A recent report by Healthwatch England has highlighted the problems that older people leaving hospital are facing. Many are being discharged without details of new medication being passed on to doctors, without notifying loved ones and, most worryingly, without asking if they have anywhere to go.
The study took 3,230 pieces of evidence into account, which had been collected by 101 local Healthwatch groups from all over the country. This included those most affected by poor care, such as older people, homeless people and mental health patients. For example, those who have been admitted to hospital due to mobility issues may be returning to homes not suitably adapted with stairlifts or grab rails, and without the necessary people to help care for them during recovery.
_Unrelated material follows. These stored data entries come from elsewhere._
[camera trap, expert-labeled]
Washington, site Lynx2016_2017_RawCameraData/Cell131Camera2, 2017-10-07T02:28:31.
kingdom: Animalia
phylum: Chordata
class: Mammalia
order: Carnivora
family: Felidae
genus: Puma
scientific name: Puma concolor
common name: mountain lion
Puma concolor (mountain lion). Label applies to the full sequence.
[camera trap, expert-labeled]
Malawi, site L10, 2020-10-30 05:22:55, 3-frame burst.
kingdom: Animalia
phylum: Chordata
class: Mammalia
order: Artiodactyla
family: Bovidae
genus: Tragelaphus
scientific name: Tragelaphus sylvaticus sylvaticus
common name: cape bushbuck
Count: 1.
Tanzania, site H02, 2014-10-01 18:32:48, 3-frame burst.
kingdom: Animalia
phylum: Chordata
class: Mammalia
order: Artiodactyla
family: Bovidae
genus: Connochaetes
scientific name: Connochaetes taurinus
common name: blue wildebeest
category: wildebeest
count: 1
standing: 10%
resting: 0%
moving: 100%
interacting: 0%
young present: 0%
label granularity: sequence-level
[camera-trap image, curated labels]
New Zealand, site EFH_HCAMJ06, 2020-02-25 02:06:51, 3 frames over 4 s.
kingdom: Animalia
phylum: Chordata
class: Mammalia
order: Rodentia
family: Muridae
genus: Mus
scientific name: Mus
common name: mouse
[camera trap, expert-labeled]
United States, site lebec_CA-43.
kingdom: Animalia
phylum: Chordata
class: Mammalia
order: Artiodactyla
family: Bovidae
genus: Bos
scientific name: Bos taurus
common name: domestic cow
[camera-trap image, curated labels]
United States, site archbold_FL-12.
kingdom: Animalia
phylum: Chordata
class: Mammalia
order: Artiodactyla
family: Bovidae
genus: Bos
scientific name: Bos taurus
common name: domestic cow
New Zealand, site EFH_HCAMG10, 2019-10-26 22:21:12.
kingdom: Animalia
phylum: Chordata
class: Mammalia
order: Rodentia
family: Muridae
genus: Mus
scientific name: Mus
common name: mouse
Older NHS patients are being failed in hospitals over ‘basic’ care needs
Almost 20 per cent of those leaving hospital also have to return within seven days for the same problem that meant they were admitted in the first place. In another report it was also announced that the NHS deals with one million emergency re-admissions within 30 days of discharge each year, which costs approximately £2.4 billion.
These problems are thought to be occurring due to the lack of co-ordination between health, social care and community services, which has led to a lack of support for those being discharged from hospital. Since these findings were released, the hashtag #safelyhome on Twitter was started, with many taking to the social network to voice their concerns.
In an article published by the Metro, Anna Bradley, chairwoman for Healthwatch England said: “Throughout the inquiry we have heard thousands of shocking stories about what happens when people leave hospital without the right planning and support. This is not a new problem, but what makes these findings worse, is that in many cases some pretty basic things could have made all the difference.”